Alors que faire ? Attirer un public encore plus local ? « C’est en effet une piste que nous creusons », admet Jean Perrissin. Un TER de nuit desservant les gares entre Charleville et Reims a été mis en place, ainsi que des tarifs avantageux. La question de l’acheminement des artistes, parfois depuis l’autre bout du monde, est aussi sur la table : l’idée, séduisante, serait d’imposer aux tourneurs et aux producteurs un quota d’émissions carbone à ne pas dépasser. Mais le pari se révèle hasardeux, dans un contexte de concurrence accrue entre festivals et d’inflation des budgets artistiques et logistiques.

« La moitié des plats salés vendus sur le festival sont végétariens », selon Jean Perrissin, chargé du développement durable du festival.
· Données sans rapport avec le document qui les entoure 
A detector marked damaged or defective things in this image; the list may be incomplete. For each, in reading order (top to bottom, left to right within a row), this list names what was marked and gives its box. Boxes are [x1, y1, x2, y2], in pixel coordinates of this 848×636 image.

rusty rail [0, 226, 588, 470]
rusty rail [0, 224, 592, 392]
« La moitié des plats salés vendus sur le festival sont végétariens », selon Jean Perrissin, chargé du développement durable du festival. Photo N.Lambert-Nin/Cabaret Vert

Autre défi de taille : celui de l’alimentation. « La moitié des plats salés vendus sur le festival sont végétariens, et 100 % de la vaisselle est compostable ou recyclable. » Compte tenu de son impact carbone – la production de viande représente environ 15 % des émissions mondiales de gaz à effet de serre –, Jean Perrissin a songé un temps à proscrire toute offre carnée sur le festival, à l’instar de We Love Green à Paris cette année. Mais il a vite fait machine arrière : « Beaucoup de restaurateurs du festival nous ont dit : ça ne va pas se vendre ! » Cela impliquerait aussi d’abandonner une filière locale d’éleveurs, sollicitée jusqu’ici et devenue dépendante de ces revenus. Selon lui, face aux mêmes enjeux, le festival des Nuits secrètes, dans le Nord, aurait été contraint de renoncer, sous la pression de la filière et de certains élus.
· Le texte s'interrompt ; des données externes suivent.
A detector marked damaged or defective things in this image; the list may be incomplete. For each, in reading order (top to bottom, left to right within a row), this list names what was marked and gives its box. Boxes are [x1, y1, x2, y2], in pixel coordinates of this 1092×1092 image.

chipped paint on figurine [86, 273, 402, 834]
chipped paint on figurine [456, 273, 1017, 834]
Favoriser l’économie circulaire

En matière de boissons en revanche, le Cabaret vert conserve la main, avec une offre massivement locale et artisanale. « Pourtant, ce serait beaucoup plus facile pour nous de signer un contrat avec Heineken que de proposer soixante bières différentes : on ferait rentrer 100 000 euros dans les caisses et cela réduirait le nombre de bénévoles à mobiliser, ainsi que les partenariats privés à aller chercher. Mais on perdrait du public, très attaché à une autre éthique », affirme Jean Perrissin, fier que son festival s’autofinance encore à 80 %.
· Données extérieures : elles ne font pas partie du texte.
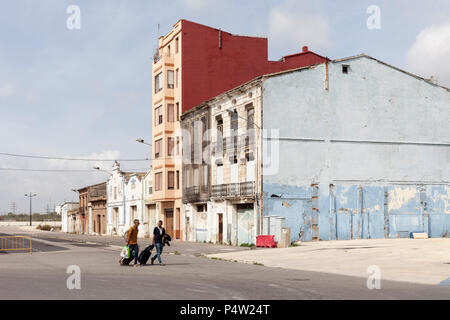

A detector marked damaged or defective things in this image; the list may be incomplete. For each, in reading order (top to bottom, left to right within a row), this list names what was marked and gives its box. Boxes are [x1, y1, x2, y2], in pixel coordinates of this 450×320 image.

peeling plaster wall [262, 56, 450, 241]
Une vingtaine de bénévoles collectent et trient en continu les déchets sur le site.

Une vingtaine de bénévoles collectent et trient en continu les déchets sur le site. Photo N.Lambert-Nin/Cabaret Vert

Fier aussi que, à côté des 80 tonnes de déchets collectées et triées sur le site en continu par une vingtaine de bénévoles affairés, plus de 40 tonnes de litière des toilettes sèches partent alimenter une usine de biométhanisation du coin, pour produire de l’électricité. Afin de verdir ses sources d’énergie, le Cabaret vert ambitionne de réhabiliter l’usine hydroélectrique qui, via un bras détourné de la Meuse, fournissait jadis en électricité La Macérienne, ancienne fabrique de cycles et d’automobiles située au cœur de son site. À l’avenir, la friche devrait servir de siège et de tiers-lieu à l’organisation du festival, pour favoriser une économie plus circulaire. Car, avec un budget en hausse de 10,5 millions d’euros cette année, le Cabaret vert peine à rentrer dans ses frais. Sa réussite attise pourtant les convoitises : une délégation d’AEG, mastodonte américain de l’industrie des concerts et grand rival de Live Nation, était présente sur le site à l’ouverture de cette 17ᵉ édition. « Ils m’ont chiffré la valeur du Cabaret vert à 11 millions d’euros. J’en suis honoré, mais je ne vendrai pas », assure Julien Sauvage. Lequel semble encore préférer ses vieilles bottines déchirées aux mocassins du grand capital.